Ve bütün bunlardan sonra Kılıçdaroğlu’nun 8.5 ay sonraki yerel seçim için İstanbul’da adayı yine de Ekrem İmamoğlu imiş!
"Bir şey olmamış gibi" yani…
Seçim bile olmamış ve kaybedilmemiş gibi hatta! Kılıçdaroğlu öyle olmasını istiyor en azından. Gel gör ki olmuyor, olamıyor…
***
CHP’de bütün bunlar olurken, memlekette neler oluyor peki?

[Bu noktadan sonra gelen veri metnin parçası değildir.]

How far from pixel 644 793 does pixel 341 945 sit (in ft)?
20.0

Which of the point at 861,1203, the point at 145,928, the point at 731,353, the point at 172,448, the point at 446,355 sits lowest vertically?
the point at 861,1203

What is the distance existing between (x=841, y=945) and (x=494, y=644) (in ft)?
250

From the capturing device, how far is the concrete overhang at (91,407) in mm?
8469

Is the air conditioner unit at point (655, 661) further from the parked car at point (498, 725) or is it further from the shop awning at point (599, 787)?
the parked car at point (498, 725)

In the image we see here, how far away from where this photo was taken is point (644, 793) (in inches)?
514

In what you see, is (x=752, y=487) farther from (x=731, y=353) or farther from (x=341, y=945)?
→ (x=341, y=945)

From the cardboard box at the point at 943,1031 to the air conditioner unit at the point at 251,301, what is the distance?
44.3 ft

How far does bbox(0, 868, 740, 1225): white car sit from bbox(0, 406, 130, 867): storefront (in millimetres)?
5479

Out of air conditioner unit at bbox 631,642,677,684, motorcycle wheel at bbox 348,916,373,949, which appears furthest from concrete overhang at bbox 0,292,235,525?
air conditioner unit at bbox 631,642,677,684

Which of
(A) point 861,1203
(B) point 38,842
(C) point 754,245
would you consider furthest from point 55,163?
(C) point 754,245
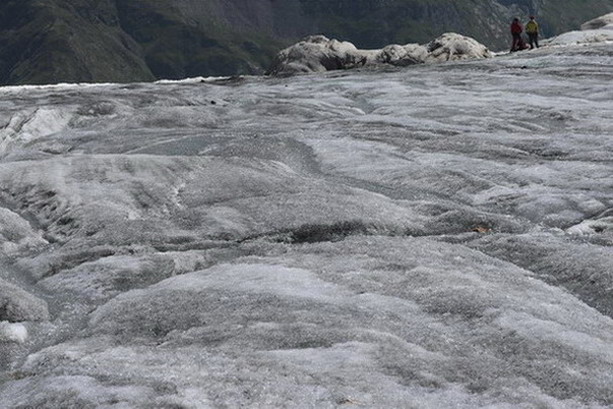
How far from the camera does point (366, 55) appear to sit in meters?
50.4

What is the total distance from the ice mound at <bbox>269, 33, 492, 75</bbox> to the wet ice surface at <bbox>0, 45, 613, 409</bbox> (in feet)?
80.5

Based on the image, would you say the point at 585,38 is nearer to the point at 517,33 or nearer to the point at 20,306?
the point at 517,33

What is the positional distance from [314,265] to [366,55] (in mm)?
40814

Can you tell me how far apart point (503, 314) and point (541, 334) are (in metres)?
0.61

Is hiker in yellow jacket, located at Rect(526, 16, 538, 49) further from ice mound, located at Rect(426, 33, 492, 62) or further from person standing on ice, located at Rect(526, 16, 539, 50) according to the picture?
ice mound, located at Rect(426, 33, 492, 62)

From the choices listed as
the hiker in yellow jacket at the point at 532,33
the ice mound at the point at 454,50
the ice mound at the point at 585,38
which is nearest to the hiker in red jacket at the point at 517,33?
the hiker in yellow jacket at the point at 532,33

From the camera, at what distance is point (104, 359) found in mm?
8203

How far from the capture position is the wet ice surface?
7.60 meters

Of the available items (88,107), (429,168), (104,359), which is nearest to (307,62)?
(88,107)

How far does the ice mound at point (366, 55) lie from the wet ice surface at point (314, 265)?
24.5 m

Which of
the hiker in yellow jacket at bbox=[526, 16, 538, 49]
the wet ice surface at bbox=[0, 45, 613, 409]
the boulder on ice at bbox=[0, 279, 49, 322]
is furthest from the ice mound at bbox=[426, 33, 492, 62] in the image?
the boulder on ice at bbox=[0, 279, 49, 322]

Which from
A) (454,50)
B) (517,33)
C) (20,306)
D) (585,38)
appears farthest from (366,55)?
(20,306)

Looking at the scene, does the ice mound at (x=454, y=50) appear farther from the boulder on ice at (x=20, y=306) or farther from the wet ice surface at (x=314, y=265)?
the boulder on ice at (x=20, y=306)

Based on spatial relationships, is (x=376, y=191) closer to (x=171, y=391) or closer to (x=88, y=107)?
(x=171, y=391)
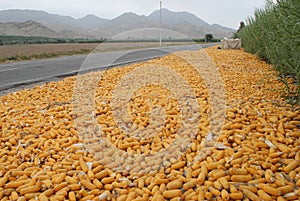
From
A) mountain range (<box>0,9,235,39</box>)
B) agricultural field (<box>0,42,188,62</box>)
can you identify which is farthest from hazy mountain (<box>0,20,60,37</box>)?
agricultural field (<box>0,42,188,62</box>)

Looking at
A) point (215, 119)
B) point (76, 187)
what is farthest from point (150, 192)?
point (215, 119)

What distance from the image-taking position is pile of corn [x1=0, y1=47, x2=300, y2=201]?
185cm

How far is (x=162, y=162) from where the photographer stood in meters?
2.22

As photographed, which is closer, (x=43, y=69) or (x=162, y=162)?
(x=162, y=162)

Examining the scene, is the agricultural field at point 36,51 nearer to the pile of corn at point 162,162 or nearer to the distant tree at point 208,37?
the pile of corn at point 162,162

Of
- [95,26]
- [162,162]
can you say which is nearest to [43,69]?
[162,162]

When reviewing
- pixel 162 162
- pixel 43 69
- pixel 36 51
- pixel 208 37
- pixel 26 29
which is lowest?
pixel 162 162

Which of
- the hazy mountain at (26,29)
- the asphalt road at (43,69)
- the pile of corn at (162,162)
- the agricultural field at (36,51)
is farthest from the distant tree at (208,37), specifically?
the hazy mountain at (26,29)

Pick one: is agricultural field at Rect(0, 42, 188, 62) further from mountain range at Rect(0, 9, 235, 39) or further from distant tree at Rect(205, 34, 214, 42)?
mountain range at Rect(0, 9, 235, 39)

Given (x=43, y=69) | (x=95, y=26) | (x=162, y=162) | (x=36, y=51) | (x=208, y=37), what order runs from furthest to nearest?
(x=95, y=26) < (x=208, y=37) < (x=36, y=51) < (x=43, y=69) < (x=162, y=162)

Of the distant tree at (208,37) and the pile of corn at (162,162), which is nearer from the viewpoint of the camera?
the pile of corn at (162,162)

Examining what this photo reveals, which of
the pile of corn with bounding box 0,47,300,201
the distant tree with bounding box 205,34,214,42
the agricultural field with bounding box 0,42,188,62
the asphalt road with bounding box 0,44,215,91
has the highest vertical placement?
the distant tree with bounding box 205,34,214,42

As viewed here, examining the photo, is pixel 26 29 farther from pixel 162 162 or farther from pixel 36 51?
pixel 162 162

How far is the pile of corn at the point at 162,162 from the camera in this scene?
1.85m
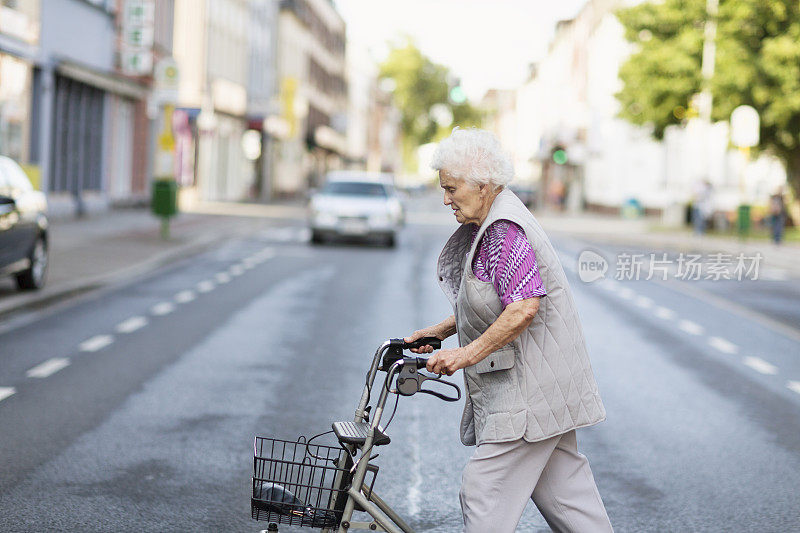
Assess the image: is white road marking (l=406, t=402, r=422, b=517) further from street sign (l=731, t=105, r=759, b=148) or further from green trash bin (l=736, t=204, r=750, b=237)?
green trash bin (l=736, t=204, r=750, b=237)

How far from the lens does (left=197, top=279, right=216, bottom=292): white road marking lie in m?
16.5

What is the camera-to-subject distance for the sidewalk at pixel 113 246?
15.0 m

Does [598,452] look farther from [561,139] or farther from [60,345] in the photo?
[561,139]

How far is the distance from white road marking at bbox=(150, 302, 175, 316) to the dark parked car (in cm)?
147

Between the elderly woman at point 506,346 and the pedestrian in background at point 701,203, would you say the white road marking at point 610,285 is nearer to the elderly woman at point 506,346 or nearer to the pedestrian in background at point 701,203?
the pedestrian in background at point 701,203

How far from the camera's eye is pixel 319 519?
13.0 feet

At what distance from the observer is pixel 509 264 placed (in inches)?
149

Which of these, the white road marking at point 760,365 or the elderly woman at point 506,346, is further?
the white road marking at point 760,365

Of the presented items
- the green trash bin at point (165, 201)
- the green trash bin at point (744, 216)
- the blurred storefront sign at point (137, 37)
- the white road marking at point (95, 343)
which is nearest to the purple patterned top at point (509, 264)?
the white road marking at point (95, 343)

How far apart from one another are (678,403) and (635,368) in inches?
66.3

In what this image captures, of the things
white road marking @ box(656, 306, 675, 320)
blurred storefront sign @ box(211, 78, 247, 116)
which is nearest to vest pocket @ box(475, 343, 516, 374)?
white road marking @ box(656, 306, 675, 320)

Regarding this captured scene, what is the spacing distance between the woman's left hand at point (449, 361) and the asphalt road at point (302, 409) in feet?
6.07

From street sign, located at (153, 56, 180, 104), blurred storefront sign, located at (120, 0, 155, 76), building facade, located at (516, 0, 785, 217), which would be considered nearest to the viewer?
street sign, located at (153, 56, 180, 104)

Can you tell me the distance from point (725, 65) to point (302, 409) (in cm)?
2827
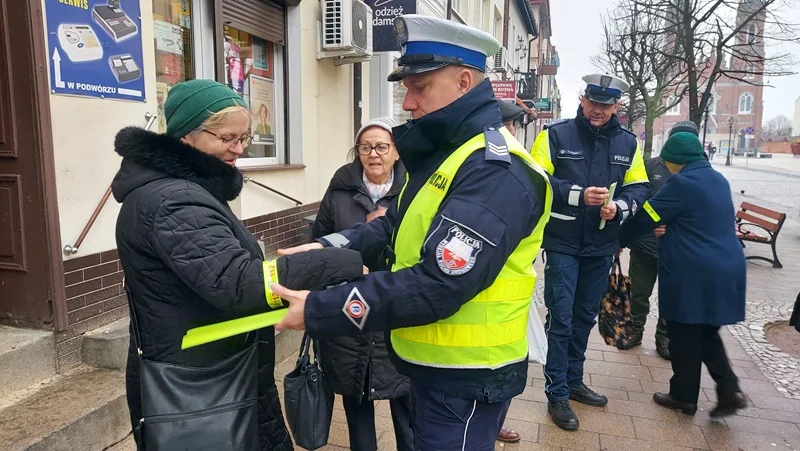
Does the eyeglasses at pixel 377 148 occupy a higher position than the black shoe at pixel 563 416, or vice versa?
the eyeglasses at pixel 377 148

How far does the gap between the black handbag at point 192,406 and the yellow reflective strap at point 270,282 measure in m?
0.30

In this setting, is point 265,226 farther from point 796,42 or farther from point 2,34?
point 796,42

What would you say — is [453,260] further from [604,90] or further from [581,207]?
[604,90]

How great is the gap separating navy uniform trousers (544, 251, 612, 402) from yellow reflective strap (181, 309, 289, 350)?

CHP Parti Meclisi’nin gece yarısını geçen toplantısı bittikten birkaç saat sonra Akbelen’de Limak-IC ortaklığı ile maden sahasını genişletmek üzere köylüleri ve çevrecileri coplayarak, gazlayarak, gözaltına alarak ağaç kesimi yapılmaya çalışılıyor.
Urfa’da hak ettikleri ücretlerini istedikleri için işten atıldıkları bildirilen DEDAŞ işçileri iş yerlerine alınmıyor.

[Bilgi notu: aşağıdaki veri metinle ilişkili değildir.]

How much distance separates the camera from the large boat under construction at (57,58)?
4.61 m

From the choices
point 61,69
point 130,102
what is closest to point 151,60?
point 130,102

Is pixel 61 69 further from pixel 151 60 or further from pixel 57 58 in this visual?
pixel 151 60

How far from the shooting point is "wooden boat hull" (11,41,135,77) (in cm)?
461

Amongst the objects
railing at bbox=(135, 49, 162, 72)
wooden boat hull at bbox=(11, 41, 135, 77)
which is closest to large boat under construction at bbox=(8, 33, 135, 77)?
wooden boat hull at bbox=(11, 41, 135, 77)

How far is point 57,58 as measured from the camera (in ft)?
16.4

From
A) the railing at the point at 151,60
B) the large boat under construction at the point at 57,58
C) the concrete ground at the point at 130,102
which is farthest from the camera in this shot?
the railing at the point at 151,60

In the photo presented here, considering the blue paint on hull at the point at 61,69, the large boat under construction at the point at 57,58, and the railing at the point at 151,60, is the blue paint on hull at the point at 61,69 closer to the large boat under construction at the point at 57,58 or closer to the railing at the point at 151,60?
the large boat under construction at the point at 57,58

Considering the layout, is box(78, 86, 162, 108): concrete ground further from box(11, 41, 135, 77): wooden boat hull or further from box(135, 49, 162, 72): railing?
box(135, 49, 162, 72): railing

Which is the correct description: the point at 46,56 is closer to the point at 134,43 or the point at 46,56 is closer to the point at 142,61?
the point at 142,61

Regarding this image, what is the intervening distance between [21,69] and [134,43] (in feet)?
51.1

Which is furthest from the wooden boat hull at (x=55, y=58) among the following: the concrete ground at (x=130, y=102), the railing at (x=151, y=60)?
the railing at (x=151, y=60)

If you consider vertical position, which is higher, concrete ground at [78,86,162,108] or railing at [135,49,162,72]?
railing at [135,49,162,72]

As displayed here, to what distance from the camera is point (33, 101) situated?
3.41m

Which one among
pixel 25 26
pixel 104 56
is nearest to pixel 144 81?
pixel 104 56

Son zamlardan sonra mazot alamayan çiftçi ektiğini söküyor.
TMMOB’un mimar, mühendis ve şehir plancılarının asgari ücretini belirleme yetkisi elinden alınıyor.
Amasra’daki maden kazasından canını kurtarabilen işçi mahkemede ‘üretim baskısı altındaydık' diyor.

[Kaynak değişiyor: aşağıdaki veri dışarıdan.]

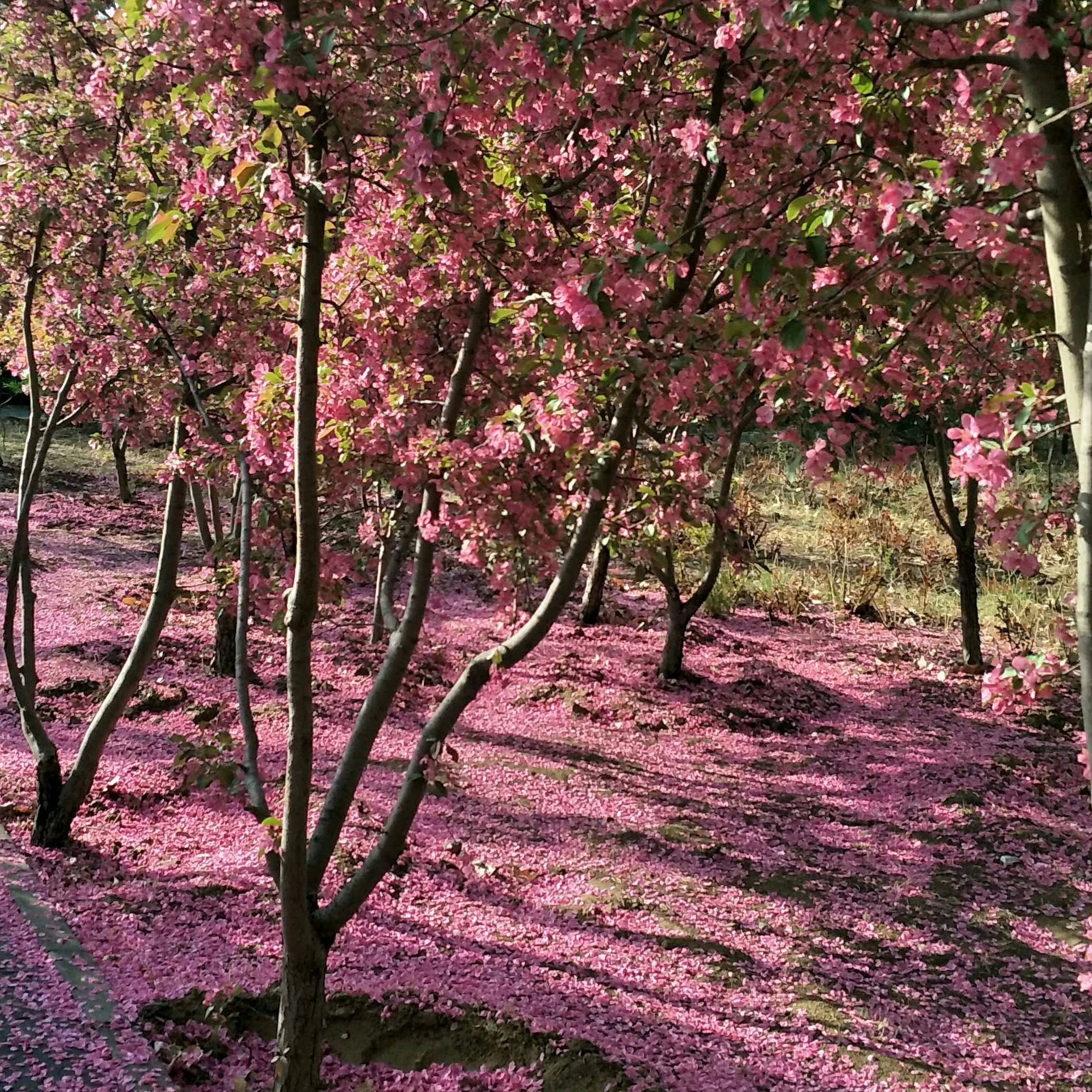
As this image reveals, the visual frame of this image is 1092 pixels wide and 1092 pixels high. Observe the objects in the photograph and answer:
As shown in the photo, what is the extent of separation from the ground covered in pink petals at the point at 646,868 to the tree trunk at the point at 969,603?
258 mm

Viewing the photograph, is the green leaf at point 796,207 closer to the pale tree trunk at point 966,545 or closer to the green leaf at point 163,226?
the green leaf at point 163,226

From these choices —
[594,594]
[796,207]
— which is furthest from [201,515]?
[796,207]

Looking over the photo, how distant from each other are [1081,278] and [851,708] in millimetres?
6439

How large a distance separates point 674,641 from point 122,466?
32.4ft

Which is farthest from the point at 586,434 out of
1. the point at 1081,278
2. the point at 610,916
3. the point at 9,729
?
the point at 9,729

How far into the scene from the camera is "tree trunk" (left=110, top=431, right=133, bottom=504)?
42.8 feet

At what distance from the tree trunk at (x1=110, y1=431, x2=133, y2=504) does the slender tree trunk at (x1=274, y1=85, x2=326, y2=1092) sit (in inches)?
450

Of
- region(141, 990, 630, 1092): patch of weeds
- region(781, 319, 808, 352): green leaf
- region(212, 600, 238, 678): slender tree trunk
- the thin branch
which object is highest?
the thin branch

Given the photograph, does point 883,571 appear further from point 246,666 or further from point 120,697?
point 246,666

Kürtçe’nin ‘dil hakkı’ için İstanbul’dan Ankara’ya yapılmak istenen yürüyüşe izin verilmiyor.
İnternete yüzde 70 zam geliyor.
İlaca zam geliyor ama yine de ‘bulunamaz’ olacağı söyleniyor!
Ve bu saydıklarımız sadece bir gün içinde oluyor. Bir tek gün içinde…
Bütün bunların olabilmesinde muhalefetin ana gövdesi CHP’de olup bitenlerin hiç mi etkisi yok acaba?
***
Şu sorulabilir: CHP seçimden önce bu konularda ne yapıyordu ki şimdi şu haliyle ne yapsın?
Doğrudur, CHP sokaktaki derde ve itiraza o zaman da mesafeliydi, işte 'o gün’le ‘bugün’ arasında değişmeyen bir başka şey daha!
Ancak o zaman CHP bir şey diyordu: Seçimi bekleyin, onları sandıkta götüreceğiz. Bugün onu da diyemiyor, demesinin bir anlamı kalmadı yani. Kemal Kılıçdaroğlu bunun sorumluluğunu tek başına üstlenip seçim biter bitmez istifa etmediği için muhalefet cephesindeki bütün önemli aktörlerin yıpranma sürecini de başlatmış oldu. “Yıpranmaya en dayanıklı olan ayakta kalsın” diyor gibi.
Ne pahasına?
Sadece iktidarın verdiği ile yetinen, muhalefetten umudunu hepten kesmiş, verilenin yetmediği yerde bir sonraki ücret zammını bekleyen, elindekine razı gelen bir toplum inşasına hizmet ediliyor olmasına rağmen mi mesela?
Ya da şöyle soralım: ‘Uzaydaki’ yerine gerçek bir muhalefet odağı ortaya çıksa CHP’nin bu kadar gündem olması mümkün olur muydu?